== What you need to do ==
Look through the records that follow. Copy every line containing the word "saccade".
━━ Listed entries
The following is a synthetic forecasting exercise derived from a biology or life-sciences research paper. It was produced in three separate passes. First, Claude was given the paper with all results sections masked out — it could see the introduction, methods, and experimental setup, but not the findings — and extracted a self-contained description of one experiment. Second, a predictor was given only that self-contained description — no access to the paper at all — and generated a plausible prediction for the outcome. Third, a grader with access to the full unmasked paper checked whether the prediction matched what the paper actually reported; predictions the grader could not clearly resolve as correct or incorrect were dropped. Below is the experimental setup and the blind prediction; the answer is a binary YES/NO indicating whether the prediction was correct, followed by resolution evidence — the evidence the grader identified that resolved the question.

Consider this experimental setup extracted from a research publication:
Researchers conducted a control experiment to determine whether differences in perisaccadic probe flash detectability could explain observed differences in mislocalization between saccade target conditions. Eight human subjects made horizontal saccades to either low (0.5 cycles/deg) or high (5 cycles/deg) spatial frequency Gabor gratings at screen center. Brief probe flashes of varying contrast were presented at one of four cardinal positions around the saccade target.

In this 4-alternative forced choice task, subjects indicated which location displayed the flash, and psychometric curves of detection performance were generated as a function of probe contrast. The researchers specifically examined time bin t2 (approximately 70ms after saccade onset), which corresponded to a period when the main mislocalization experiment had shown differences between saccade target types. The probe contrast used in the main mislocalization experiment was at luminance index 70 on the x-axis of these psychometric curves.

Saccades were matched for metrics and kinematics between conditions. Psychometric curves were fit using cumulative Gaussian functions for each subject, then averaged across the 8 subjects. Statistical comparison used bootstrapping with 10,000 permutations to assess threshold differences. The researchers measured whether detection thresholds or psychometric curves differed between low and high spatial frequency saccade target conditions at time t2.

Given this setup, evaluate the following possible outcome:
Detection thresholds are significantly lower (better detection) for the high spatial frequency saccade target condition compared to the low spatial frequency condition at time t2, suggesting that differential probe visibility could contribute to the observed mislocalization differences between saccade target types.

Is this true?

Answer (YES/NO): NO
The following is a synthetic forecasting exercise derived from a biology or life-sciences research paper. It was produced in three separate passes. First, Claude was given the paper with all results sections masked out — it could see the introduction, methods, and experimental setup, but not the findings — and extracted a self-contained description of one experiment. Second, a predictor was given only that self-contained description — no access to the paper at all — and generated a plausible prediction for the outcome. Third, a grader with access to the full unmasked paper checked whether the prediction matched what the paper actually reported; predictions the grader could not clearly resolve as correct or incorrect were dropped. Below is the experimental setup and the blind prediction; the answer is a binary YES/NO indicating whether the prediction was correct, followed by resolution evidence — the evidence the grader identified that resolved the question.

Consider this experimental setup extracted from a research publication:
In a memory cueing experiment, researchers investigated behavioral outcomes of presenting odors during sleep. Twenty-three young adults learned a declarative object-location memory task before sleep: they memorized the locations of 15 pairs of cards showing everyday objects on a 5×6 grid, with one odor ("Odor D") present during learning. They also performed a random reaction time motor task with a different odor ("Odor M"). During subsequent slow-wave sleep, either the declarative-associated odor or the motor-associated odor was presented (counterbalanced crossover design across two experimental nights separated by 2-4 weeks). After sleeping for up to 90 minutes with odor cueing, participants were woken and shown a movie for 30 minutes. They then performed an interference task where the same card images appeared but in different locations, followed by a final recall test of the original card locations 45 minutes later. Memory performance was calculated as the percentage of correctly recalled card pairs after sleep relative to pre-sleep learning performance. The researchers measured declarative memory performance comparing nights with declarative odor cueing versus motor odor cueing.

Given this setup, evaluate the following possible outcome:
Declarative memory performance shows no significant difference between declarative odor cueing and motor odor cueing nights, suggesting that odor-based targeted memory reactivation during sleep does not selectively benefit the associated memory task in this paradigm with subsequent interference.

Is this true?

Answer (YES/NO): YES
━━━━
== Task output ==
Researchers conducted a control experiment to determine whether differences in perisaccadic probe flash detectability could explain observed differences in mislocalization between saccade target conditions. Eight human subjects made horizontal saccades to either low (0.5 cycles/deg) or high (5 cycles/deg) spatial frequency Gabor gratings at screen center. Brief probe flashes of varying contrast were presented at one of four cardinal positions around the saccade target.
In this 4-alternative forced choice task, subjects indicated which location displayed the flash, and psychometric curves of detection performance were generated as a function of probe contrast. The researchers specifically examined time bin t2 (approximately 70ms after saccade onset), which corresponded to a period when the main mislocalization experiment had shown differences between saccade target types. The probe contrast used in the main mislocalization experiment was at luminance index 70 on the x-axis of these psychometric curves.
Saccades were matched for metrics and kinematics between conditions. Psychometric curves were fit using cumulative Gaussian functions for each subject, then averaged across the 8 subjects. Statistical comparison used bootstrapping with 10,000 permutations to assess threshold differences. The researchers measured whether detection thresholds or psychometric curves differed between low and high spatial frequency saccade target conditions at time t2.
Detection thresholds are significantly lower (better detection) for the high spatial frequency saccade target condition compared to the low spatial frequency condition at time t2, suggesting that differential probe visibility could contribute to the observed mislocalization differences between saccade target types.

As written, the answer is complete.